Counterculture is a theme that is evident in both, La Boheme and Rent. Rejection of social norms and values and continuing search for alternative lifestyle are depicted in the characters, plot, and setting of the two texts. The bourgeois’ ideals are discarded by the Bohemians when it comes to the pressure acquiring material possessions. They have minimal concern when it comes to achieving financial stability, for it can be derived from the fact that the characters in La Boheme do not have full-time employment. They find their own means of survival, such as focusing on their art and other unusual jobs, just to be able to meet their needs. Mark, a character in Rent, decides to continue his job as freelance artist in spite of being offered full time employment in a corporation because he believes that he is able to exercise his artistic freedom more if he does not have to submit to any boss. In Rent, the characters disregard the social norms when it comes to moral values, gender, and relationships. Same-sex relationship, as characterized by Collin and Angel, provides their submission to nontraditional moral values. They express their desire to live in a culture based on more humanistic values, such as sharing, love, and coexistence in the environment.

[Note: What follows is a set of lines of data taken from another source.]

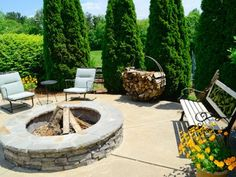 Stacked stone enhances this circular fire pit, with a flagstone top, on a farm in Georgia.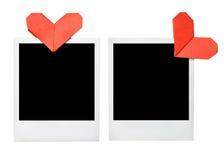 Lege fotoframes met origamiharten Stock Fotografie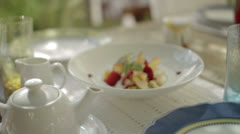 Fruit salad on a breakfast plate on a decorated table Stock Footage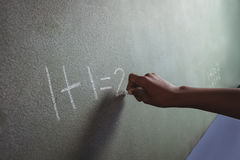 Cropped hand of student writing on blackboard. In classroom Stock Photo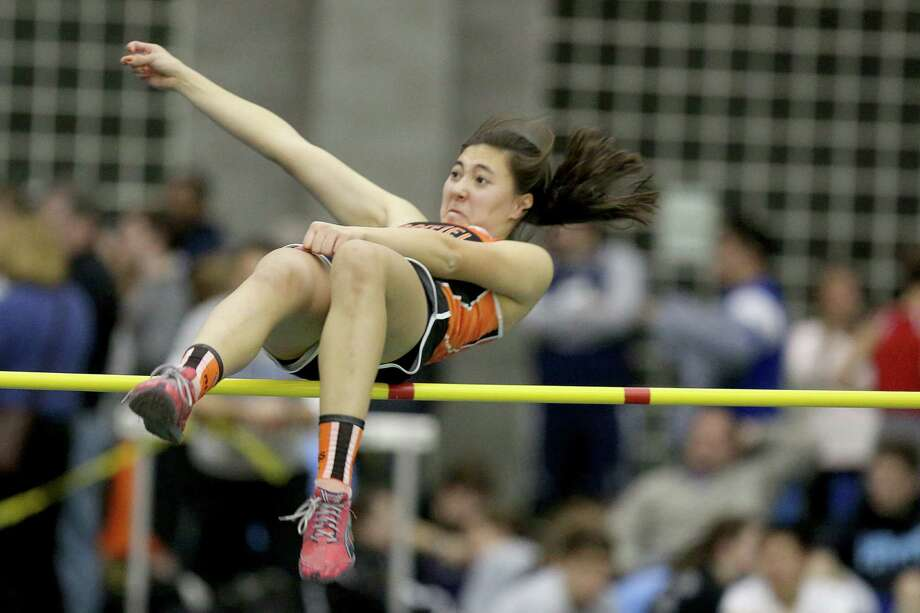 Ridgefield High School's Sofie Sogaard clears the bar during Wednesday evening High Jump event at the FCIAC Track Championships held at the Floyd Litttle Athletic Center in New Haven. Photo: Mike Ross / Mike Ross Connecticut Post freelance -www.mikerossphoto.com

Communal lifestyle is a concept that is evident in both texts. The characters almost practically share everything. Basic necessities, such as living space, food, money, are all meant for sharing. The social interactions that they have are based on acceptance of their differences and the relationships they build out of friendship or love. The love, acceptance, and friendship that the characters have enable them to conquer their own fears and demons and eventually allow them to start caring for others or entering a commitment.
The concepts and intertextual relationships in La Boheme and Rent can serve as an inspiration to a contemporary artist. Though the two texts are written a century apart, most concepts are still applicable to the modern day society, although some adaptations have to be considered. Deviance from the norms set by the society can greatly impact how a person chooses to live his or her life. The preferences or choice made by the characters are depictions of where they stand in the society. Poverty has a great impact on their lives, but they are still able to practice their freedom as artists, although nowadays being an artist does not mean a person will have an impoverish life. The intertextual relationship in both texts definitely helps the audience to gain full understanding by being able to relate to the experiences as it is translated in modern day setting and scenarios.